Is it okay to block Googlebot?

I saw lots - thousands - of very suspicious queries to my website’s /search endpoint, and was surprised that Cloudflare appeared to be letting a fake Googlebot access my site. But then I was even more surprised to see that it really was Google! Here’s an example (some are much worse: online pharmacy, etc):

Query string
?q=v++%EC%97%91%EC%8A%A4%ED%84%B0%EC%8B%9C%ED%8C%9D%EB%8B%88%EB%8B%A4%E3%80%8A%ED%85%94%EB%A0%88%EA%B7%B8%EB%9E%A8saggasi%E3%80%8B%EC%97%AC%EC%84%B1%ED%9D%A5%EB%B6%84%EC%A0%9C%E3%88%A7%EB%8B%A4%ED%81%AC%EC%9B%B9%EC%9E%91%EB%8C%80%EA%B8%B0%ED%8C%90%EB%A7%A4%EA%96%B8%EC%BC%80%ED%83%80%EB%AF%BC%EB%93%9C%EB%9E%8D%EA%95%A8%EC%97%91%EC%8A%A4%ED%84%B0%EC%8B%9C%ED%8C%90%EB%A7%A4
User agent
Mozilla/5.0 (Linux; Android 6.0.1; Nexus 5X Build/MMB29P) AppleWebKit/537.36 (KHTML, like Gecko) Chrome/91.0.4472.90 Mobile Safari/537.36 (compatible; Googlebot/2.1; +http://www.google.com/bot.html)
IP address
66.249.66.12
ASN
AS15169 GOOGLE
Country
United States

Here’s another one using Path, also Googlebot:

Path

/search/%EC%98%A4%ED%94%BC%EB%9E%9C%EB%93%9C%E3%80%90oplove2.com%E3%80%91OP%EC%82%AC%EC%9D%B4%ED%8A%B8%E3%8B%88%EB%B0%A4%EC%9D%98%EC%A0%84%EC%9F%81%C2%B7%EB%B0%A4%EC%A0%84%E2%A7%84%EC%97%AC%ED%83%91%E1%8D%98%EB%A7%88%EC%82%AC%EB%8D%B0%EC%9D%B4

Query string

Empty query string

I should add that query strings can not naturally arise though use of my site. Queries are POSTed to my server, but “q” is a variable that can be made to produce results. If you’re a hacker…
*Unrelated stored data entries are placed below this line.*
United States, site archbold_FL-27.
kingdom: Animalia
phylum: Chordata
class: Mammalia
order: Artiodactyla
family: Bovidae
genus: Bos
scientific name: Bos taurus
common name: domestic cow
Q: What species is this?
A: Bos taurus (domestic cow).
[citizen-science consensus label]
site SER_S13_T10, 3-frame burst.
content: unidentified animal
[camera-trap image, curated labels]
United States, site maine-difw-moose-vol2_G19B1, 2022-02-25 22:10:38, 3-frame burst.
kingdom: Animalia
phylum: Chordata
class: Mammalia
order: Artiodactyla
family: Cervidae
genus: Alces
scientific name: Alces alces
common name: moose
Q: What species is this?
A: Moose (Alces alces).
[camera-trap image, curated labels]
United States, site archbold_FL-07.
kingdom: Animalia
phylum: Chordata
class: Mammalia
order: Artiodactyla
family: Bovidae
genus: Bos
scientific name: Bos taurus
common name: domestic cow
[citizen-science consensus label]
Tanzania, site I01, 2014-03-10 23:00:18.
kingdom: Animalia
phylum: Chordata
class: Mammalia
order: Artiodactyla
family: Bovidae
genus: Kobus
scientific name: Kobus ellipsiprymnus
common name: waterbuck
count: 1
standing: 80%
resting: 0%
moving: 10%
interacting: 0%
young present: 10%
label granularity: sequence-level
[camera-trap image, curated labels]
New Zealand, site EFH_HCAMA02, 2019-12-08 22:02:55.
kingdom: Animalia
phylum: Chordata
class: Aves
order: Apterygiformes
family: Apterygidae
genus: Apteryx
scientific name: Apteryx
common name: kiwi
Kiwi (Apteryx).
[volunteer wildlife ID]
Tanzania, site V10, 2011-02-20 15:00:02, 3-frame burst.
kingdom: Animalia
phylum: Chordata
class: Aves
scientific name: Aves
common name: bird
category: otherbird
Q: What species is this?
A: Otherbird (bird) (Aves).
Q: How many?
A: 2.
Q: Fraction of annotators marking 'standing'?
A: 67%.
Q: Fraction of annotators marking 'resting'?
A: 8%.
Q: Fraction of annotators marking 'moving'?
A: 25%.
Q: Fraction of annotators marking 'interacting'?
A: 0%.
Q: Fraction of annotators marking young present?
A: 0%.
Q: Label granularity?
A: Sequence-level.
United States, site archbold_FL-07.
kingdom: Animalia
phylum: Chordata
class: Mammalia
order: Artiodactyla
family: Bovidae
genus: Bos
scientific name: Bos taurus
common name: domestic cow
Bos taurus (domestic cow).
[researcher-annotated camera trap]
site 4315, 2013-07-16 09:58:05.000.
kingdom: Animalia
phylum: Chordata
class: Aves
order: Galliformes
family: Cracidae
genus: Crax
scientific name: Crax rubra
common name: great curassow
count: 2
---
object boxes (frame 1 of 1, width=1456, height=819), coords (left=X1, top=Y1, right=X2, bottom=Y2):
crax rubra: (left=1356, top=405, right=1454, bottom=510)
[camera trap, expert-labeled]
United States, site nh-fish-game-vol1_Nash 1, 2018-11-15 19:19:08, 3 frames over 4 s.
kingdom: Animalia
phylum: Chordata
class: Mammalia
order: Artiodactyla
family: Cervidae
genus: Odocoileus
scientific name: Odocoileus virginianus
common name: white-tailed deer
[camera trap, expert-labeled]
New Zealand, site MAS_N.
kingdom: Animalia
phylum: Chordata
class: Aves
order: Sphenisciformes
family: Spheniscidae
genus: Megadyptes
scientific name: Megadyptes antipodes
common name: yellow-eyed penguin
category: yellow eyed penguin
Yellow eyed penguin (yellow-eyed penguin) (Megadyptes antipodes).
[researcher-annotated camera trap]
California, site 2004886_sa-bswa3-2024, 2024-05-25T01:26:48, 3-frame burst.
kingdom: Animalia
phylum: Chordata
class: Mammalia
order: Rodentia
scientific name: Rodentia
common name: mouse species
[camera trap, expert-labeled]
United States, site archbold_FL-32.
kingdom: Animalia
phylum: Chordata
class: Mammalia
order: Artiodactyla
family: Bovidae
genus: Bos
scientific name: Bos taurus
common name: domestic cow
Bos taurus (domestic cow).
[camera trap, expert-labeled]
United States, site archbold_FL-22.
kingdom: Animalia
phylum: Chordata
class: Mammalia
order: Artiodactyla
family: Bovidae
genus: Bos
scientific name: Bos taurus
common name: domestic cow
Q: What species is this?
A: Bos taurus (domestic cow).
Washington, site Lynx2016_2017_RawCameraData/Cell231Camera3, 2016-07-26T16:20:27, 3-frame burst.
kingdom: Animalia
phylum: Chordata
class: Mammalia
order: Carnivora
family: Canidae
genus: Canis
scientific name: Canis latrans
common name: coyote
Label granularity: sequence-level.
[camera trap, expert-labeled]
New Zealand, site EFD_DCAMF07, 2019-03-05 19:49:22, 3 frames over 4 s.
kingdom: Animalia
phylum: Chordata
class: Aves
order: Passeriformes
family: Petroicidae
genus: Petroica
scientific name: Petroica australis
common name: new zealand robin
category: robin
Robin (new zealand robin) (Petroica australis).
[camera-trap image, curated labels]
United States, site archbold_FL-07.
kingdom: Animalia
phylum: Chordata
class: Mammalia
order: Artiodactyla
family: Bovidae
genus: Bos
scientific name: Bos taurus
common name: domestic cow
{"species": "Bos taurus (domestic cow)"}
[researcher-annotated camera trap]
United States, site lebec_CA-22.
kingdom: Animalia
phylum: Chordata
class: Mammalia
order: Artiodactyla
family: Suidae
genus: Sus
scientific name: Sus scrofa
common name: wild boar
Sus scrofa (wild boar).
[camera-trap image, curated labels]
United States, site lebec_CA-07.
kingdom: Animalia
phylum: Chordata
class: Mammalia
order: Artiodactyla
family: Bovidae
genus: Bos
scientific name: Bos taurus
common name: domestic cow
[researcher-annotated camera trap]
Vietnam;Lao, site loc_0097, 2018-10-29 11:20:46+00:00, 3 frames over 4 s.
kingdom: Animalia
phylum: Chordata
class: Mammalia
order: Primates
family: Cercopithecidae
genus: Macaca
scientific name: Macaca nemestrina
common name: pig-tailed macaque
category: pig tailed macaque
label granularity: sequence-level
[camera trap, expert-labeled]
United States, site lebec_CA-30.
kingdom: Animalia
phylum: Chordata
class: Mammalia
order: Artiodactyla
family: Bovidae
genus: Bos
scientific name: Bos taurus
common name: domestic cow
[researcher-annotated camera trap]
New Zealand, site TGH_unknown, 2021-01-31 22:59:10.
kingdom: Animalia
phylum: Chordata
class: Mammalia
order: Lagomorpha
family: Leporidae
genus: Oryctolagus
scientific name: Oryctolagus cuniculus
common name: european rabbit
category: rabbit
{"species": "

It hadn’t ever occurred to me to disallow /search in robots.txt and now I have done that. Also, I respond with a soft 406 error - “Not Acceptable” - if you attempt to add your own “q” .

Meanwhile, I continue to use a Firewall rule to issue a JS Challenge against this type of search, and will continue to catch Googlebot until it rereads my robots.txt.

Is this the correct way to handle this case?

1 Like

Googlebot might find those URLs if someone posted a link to those somewhere else - on your site or discussion forums, etc.

Adding those paths to robots and blocking the script from Googlebot is ok in this case.

2 Likes

That’s what I guessed about the origin of the URLs - I’ve caught over 6,000 so far though, that’s a crazy list of links for Google to follow. Our site is legit, there’d never be links like that, and no results for those queries either!

It feels odd to be blocking Google… thanks for the confirmation.

1 Like

This topic was automatically closed 3 days after the last reply. New replies are no longer allowed.